It appeared to serve him now, for when the man finally showed himself on the cross-walk separating the two buildings he experienced a sudden indecision not unlike that of dread, and there being nothing in the man's appearance to warrant apprehension, he took it for the instinctive recognition it undoubtedly was.

He therefore watched him narrowly and succeeded in getting one glance from his eye. It was enough. The man was commonplace,-- commonplace in feature, dress and manner, but his eye gave him away. There was nothing commonplace in that. It was an eye to beware of.

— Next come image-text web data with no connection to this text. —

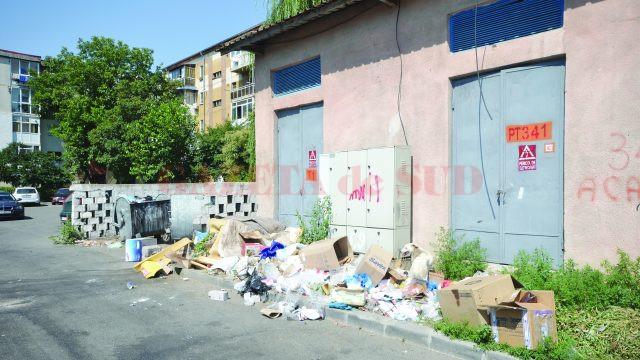 Ghena de gunoi din apropierea pieţei este plină şi urât mirositoare (Foto: Bogdan Grosu)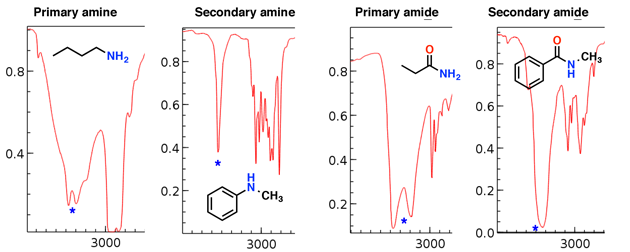 1-amines-and-amides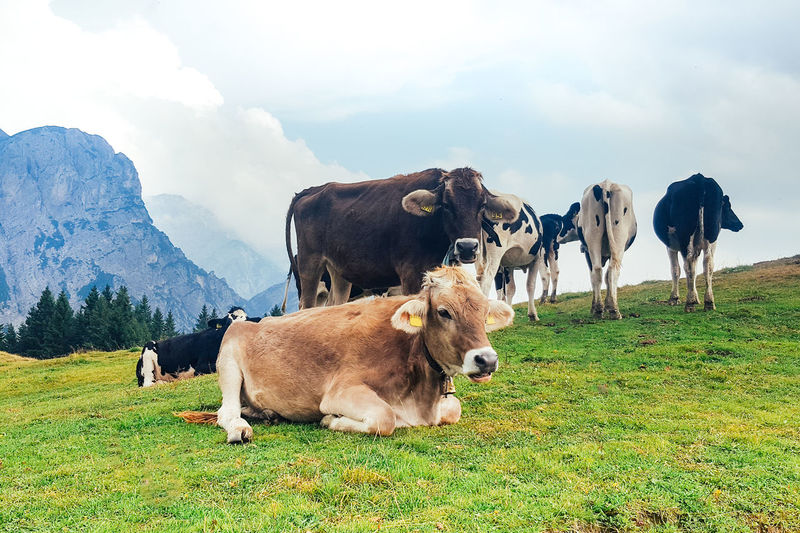 Animal Themes Beauty In Nature Cattle Cloud - Sky Cow Day Domestic Animals Farm Animal Field Grass Grazing Landscape Livestock Mammal Mountain Nature No People Outdoors Sky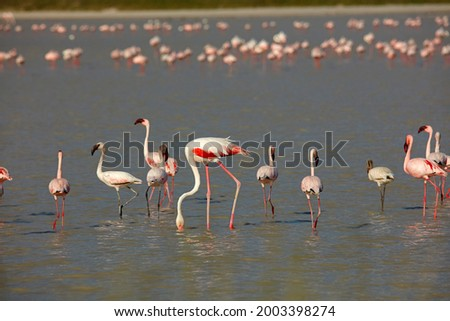 Lesser and greater flamingoes on flooded Sua Pan, Nata Bird Sanctuary, Botswana, Africa Foto stock ©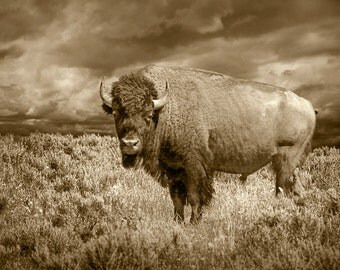 "American Buffalo, Bison Wildlife, Yellowstone Park, National Park, Sepia Toned, American Icon, Landscape Photograph, ""American Buffalo"""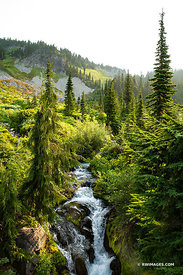 MOUNTAIN STREAM MOUNT RAINIER NATIONAL PARK WASHINGTON STATE COLOR VERTICAL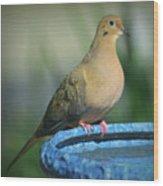 Mourning Dove On Birdbath Wood Print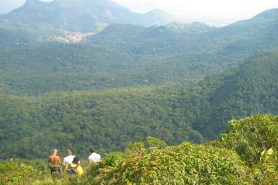 O Ministério do Meio Ambiente oferece nove cursos a distância na área socioambiental. Foto: Bruno Fontes/Flickr.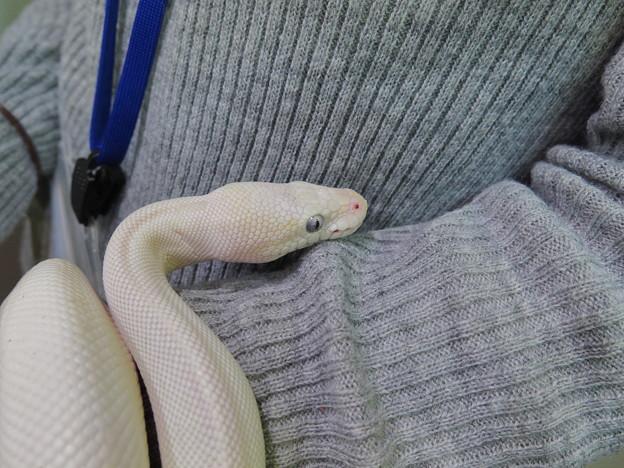 甘えん坊なヘビちゃん♪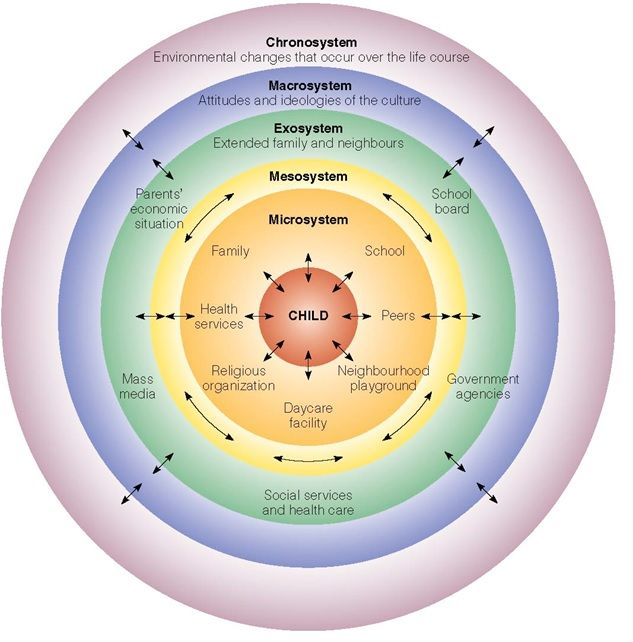 2 Bronfenbrenner S Model Of Social Ecology Is A Visual Representation Of A Child S Spheres Of Social Work Theories Child Development Theories Systems Theory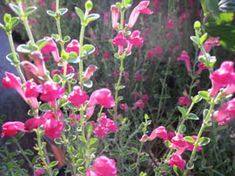 Native perennials with tubular flowers such as pink Skullcap (Scutellaria suffrutescens) and Autumn Sage (Salvia greggii) are favorites of native hummingbirds and bees. Blend a variety of perennial species to extend your bloom season and provide food for a wide array of native birds & insects.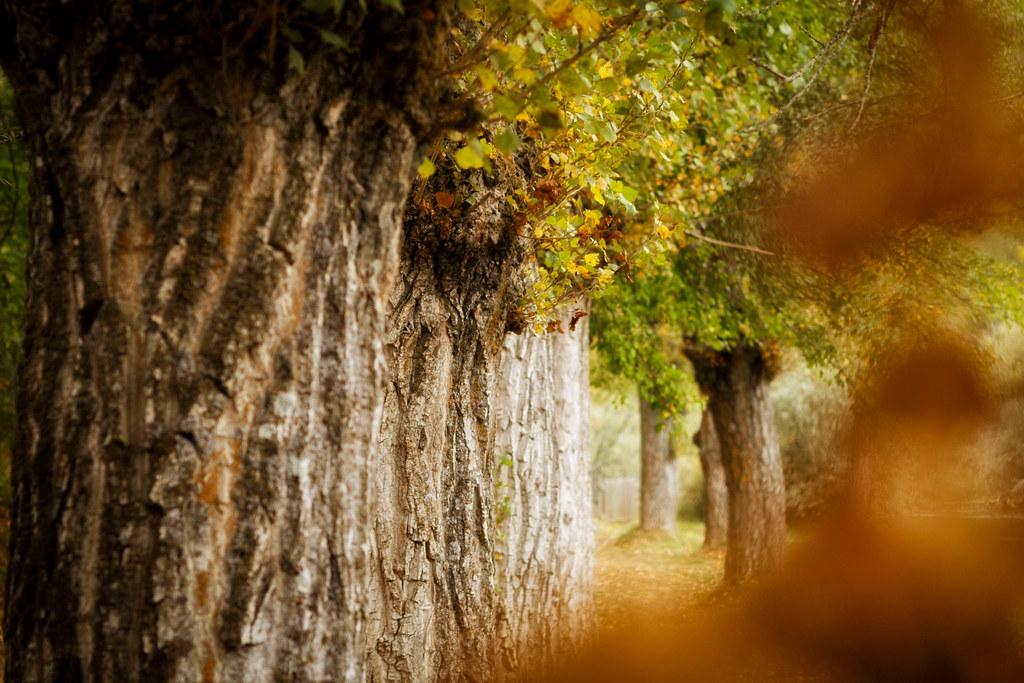 otoño_ocres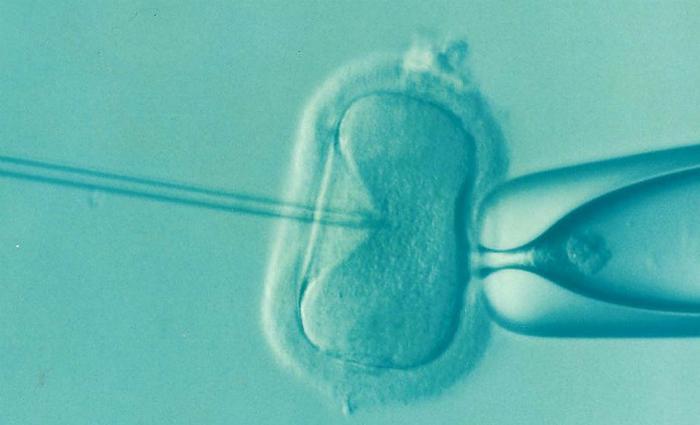 Pour la FIV, l'implantation d'un embryon sain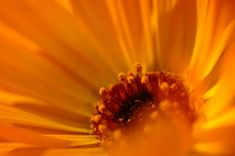 Calendula oil is obtained by infusing calendula's orange petals in another vegetable oil in order to extract its properties. This process is known as maceration. Calendula is known for its great skin properties and can be used to treat bruises, cuts and eczema. It is also useful for chapped and dry skin.
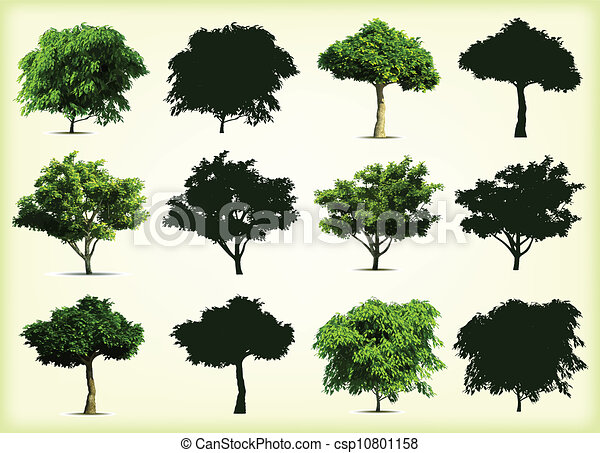 Collection green trees. Vector illustration - csp10801158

He had taken in Sweetwater as he passed, but Sweetwater was of a commonplace type, too, and woke no corresponding dread in the other's mind; for he went whistling into the store, from which he presently reissued with a bundle of mail in his hand. The detective's first instinct was to take him into custody as a suspect much wanted by the New York police; but reason assured him that he not only had no warrant for this, but that he would better serve the ends of justice by following out his present task of bringing this man and the Englishman together and watching the result. But how, with the conditions laid on him by Mr. Grey, was this to be done? He knew nothing of the man's circumstances or of his position in the town. How, then, go to work to secure his cooperation in a scheme possibly as mysterious to him as it was to himself? He could stop this stranger in mid-street, with some plausible excuse, but it did not follow that he would succeed in luring him to the hotel where Mr. Grey could see him. Wellgood, or, as he believed, Sears, knew too much of life to be beguiled by any open clap-trap, and Sweetwater was obliged to see him drive off without having made the least advance in the purpose engrossing him.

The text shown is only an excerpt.